Thought about getting an old bumper jack or the Harbor Freight bottle jack and 2X4's trick shown on here but had a brain storm.....why not try a ratcheting tie down?  I have one of those.
Worked great and no big dis-assembly.  Just took the front wheel and the 2 support bars (can't think of what you call them right now) off, flipped her over, turned the wheel backwards, used an old front axle with nuts and washers on both sides, hooked up the tie down to the frame, used 2 vise grips to keep the hook on the axle centered and 3 clicks and it was straight.  Took about a half hour start to finish. 
Here's some photos...



 

 

 

 



The last 2 photos show how it was before.

Mike


----------



## bikecrazy (Sep 15, 2017)

Great idea. It might be easier to use a "come along"


----------



## mickeyc (Sep 15, 2017)

bikecrazy said:


> Great idea. It might be easier to use a "come along"

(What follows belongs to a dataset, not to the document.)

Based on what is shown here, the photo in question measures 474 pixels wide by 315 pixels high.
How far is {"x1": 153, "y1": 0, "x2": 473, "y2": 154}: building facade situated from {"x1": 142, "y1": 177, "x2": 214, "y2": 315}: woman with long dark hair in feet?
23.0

I didn't have one, but you are right.

Mike


----------



## Shawn Michael (Sep 26, 2017)

mickeyc said:


> Thought about getting an old bumper jack or the Harbor Freight bottle jack and 2X4's trick shown on here but had a brain storm.....why not try a ratcheting tie down?  I have one of those.
> Worked great and no big dis-assembly.  Just took the front wheel and the 2 support bars (can't think of what you call them right now) off, flipped her over, turned the wheel backwards, used an old front axle with nuts and washers on both sides, hooked up the tie down to the frame, used 2 vise grips to keep the hook on the axle centered and 3 clicks and it was straight.  Took about a half hour start to finish.
> Here's some photos...
> View attachment 676383 View attachment 676384 View attachment 676385 View attachment 676386 View attachment 676387
> ...



That's a great idea. I think most of us have some straps like that at home. I think I will give it a try myself. 
Thanks, Shawn


----------



## mickeyc (Sep 26, 2017)

What I especially like about this is the fact that the hooks are plastic coated so no scratching and the straps are mesh so, again, no scratching or marking anything.

Mike


----------